Rivka Frankel, Gili Paz, Shay Hantisteanu, Ofer Limonad, Mordechai Hallak, Ofer Fainaru
Laboratory for Reproductive Immunology, Department of Obstetrics and Gynecology, Hillel Yaffe Medical Center, Faculty of Medicine, Technion – Israel Institute of Technology, Israel
Introduction: Immature myeloid cells (IMCs) are generated in the bone marrow and expand
in malignant states. We have shown that IMCs populate the placenta and actively promote angiogenesis in mice and humans. Dendritic cells (DCs) that can differentiate from IMCs, are
immune cells that coordinate immune responses. They were shown to promote angiogenesis
during early pregnancy, especially during implantation. Very little is known about their function in the placenta and in the latter part of pregnancy when significant angiogenesis takes part. The pathophysiology of preeclampsia (PE) may be attributed to impaired placentation and angiogenesis during early pregnancy. This in turn may lead to increased blood supply demands by an hypoxic fetoplacental unit in the latter part of pregnancy.
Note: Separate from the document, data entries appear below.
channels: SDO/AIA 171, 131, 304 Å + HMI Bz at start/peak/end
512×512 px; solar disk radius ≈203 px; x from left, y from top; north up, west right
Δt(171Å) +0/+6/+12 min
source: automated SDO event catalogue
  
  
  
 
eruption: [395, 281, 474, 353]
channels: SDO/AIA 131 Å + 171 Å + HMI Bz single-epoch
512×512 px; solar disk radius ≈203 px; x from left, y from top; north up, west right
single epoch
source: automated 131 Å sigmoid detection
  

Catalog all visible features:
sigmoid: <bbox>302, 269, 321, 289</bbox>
We sought to determine whether alterations in myeloid cell populations within the placenta, i.e IMCs and/or DCs, precede the onset of delivery and in pregnancy complications such as PE.
Materials and methods: Human placentas were obtained from normal vaginal deliveries (NVD) and cesarean-sections (CS) or from pregnancies complicated by PE. Placentas were immunostained and analyzed using flow cytometry.
Results: The DC population in the human placenta was higher in placentas derived from NVD compared to elective CS (6.7±3.36% vs. 4.7±1.98%, n=41, P=0.03).
The IMC population in placentas derived from patients with preeclampsia was significantly higher as compared with those obtained from healthy controls (17.7±7.35% vs. 9.4±3.8%, n=14, P=0.018).
Conclusions: In human pregnancies, the DC population increases prior to labor (NVD), as compared to placentas obtained in the absence of labor (CS). The possibility that the onset of labor and delivery is preceded by the maturation of IMCs into DCs is intriguing. In preeclampsia, we observed an increase in the IMC population within the placenta. This may result from a hypoxic placenta and the need for increased angiogenesis. The roles of IMCs in other pregnancy complications such as IUGR and pre-term labor are the subject of our current study.